» **Exercices**:
1. Recopiez le passage de l'extrait sur le Centre d'Information Alternative qui va de « C’est un projet » jusqu'à « politique de guerre. ».
2. D'après l'extrait sur le Centre d'Information Alternative, en quelle année le centre a-t-il été constitué ?

» **Extrait**:
________________________________________

Vous êtes président du Centre d’Information Alternative (AIC) de Jérusalem, comment ce projet a vu le jour ?

C’est un projet éminemment politique. Nous étions des militants et c’était une initiative ancienne puisque le centre a été constitué en 1984. Sa spécificité est que ce centre est composé de militants politiques israéliens et palestiniens. C’est une organisation réellement mixte de militants de la gauche palestinienne et militants antisionistes israéliens qui collaboraient depuis bien longtemps dans le combat contre le colonialisme, contre l’occupation coloniale, contre la politique de guerre.

________________________________________

» **Les données**:

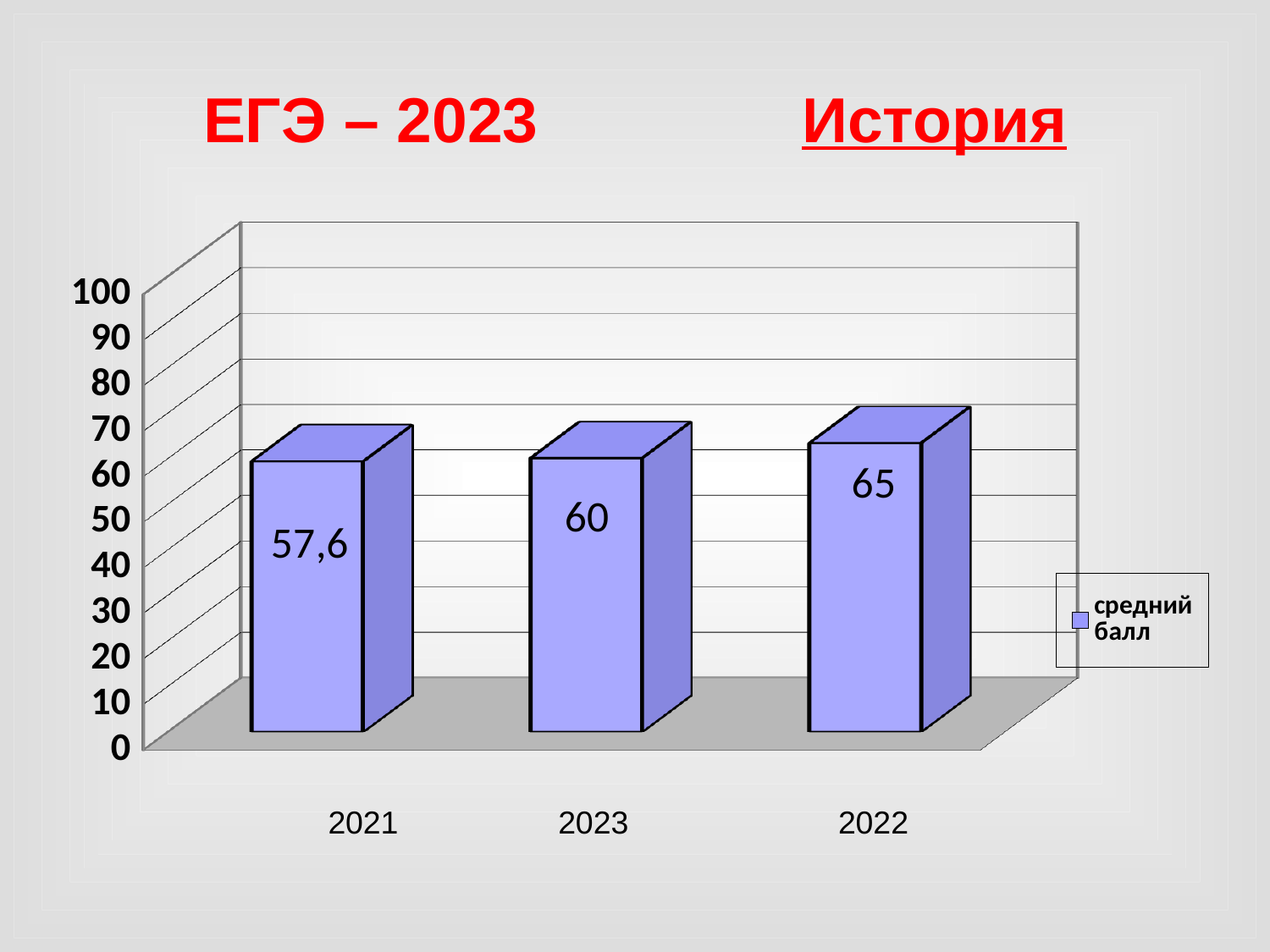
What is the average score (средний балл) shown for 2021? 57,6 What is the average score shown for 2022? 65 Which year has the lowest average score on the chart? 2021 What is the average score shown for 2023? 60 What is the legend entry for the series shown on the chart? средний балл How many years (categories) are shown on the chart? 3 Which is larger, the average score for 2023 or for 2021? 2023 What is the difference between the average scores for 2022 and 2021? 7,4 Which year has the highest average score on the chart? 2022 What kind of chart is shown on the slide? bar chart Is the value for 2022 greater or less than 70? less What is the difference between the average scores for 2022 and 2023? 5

________________________________________

» **Corrigé**:
1.
C’est un projet éminemment politique. Nous étions des militants et c’était une initiative ancienne puisque le centre a été constitué en 1984. Sa spécificité est que ce centre est composé de militants politiques israéliens et palestiniens. C’est une organisation réellement mixte de militants de la gauche palestinienne et militants antisionistes israéliens qui collaboraient depuis bien longtemps dans le combat contre le colonialisme, contre l’occupation coloniale, contre la politique de guerre.

2. En 1984.